All listed above TFMs added to all binary nugets except linq2db.Remote.Wcf, which currently supports only .NET Framework.

New features

Helper For Table Functions and Expressions Mapping

Previously client-side implementation of table function or expression required user to use reflection to get instance of MethodInfo for mapped method:

// table function example
[Sql.TableFunction(Name="GetParentByID")]
public ITable<Parent> GetParentByID(int? id)
{
    // to be able to call GetParentByID from non-Expression context
    // we need to provide code, that will return ITable instance
    // for mapped function.
    // This API requires MemberInfo of mapped method as parameter
    var methodInfo = typeof(Functions).GetMethod("GetParentByID", new [] {typeof(int?)})!;
    return _ctx.GetTable<Parent>(this, methodInfo, id);
}

static readonly MethodInfo _methodInfo = /* get generic MethodInfo*/;

// Table expression example for generic method and context passed as parameter
// Generic method requires that we instantiate MemberInfo for concrete generic parameter type
[Sql.TableExpression("{0} {1} WITH (TABLOCK)")]
public static ITable<T> WithTabLock<T>(IDataContext ctx)

- _Dataset extract_:
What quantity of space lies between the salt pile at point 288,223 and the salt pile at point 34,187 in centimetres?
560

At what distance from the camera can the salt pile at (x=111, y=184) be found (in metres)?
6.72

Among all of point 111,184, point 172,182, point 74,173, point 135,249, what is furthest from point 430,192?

--

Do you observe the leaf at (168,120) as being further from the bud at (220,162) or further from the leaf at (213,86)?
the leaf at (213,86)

- _What needs to be done_: Please print, word for word, the part of the linq2db excerpt that opens with the words containing "Previously client-side implementation" and closes with "for mapped function.".

- _Task output_:
Previously client-side implementation of table function or expression required user to use reflection to get instance of MethodInfo for mapped method:

// table function example
[Sql.TableFunction(Name="GetParentByID")]
public ITable<Parent> GetParentByID(int? id)
{
    // to be able to call GetParentByID from non-Expression context
    // we need to provide code, that will return ITable instance
    // for mapped function.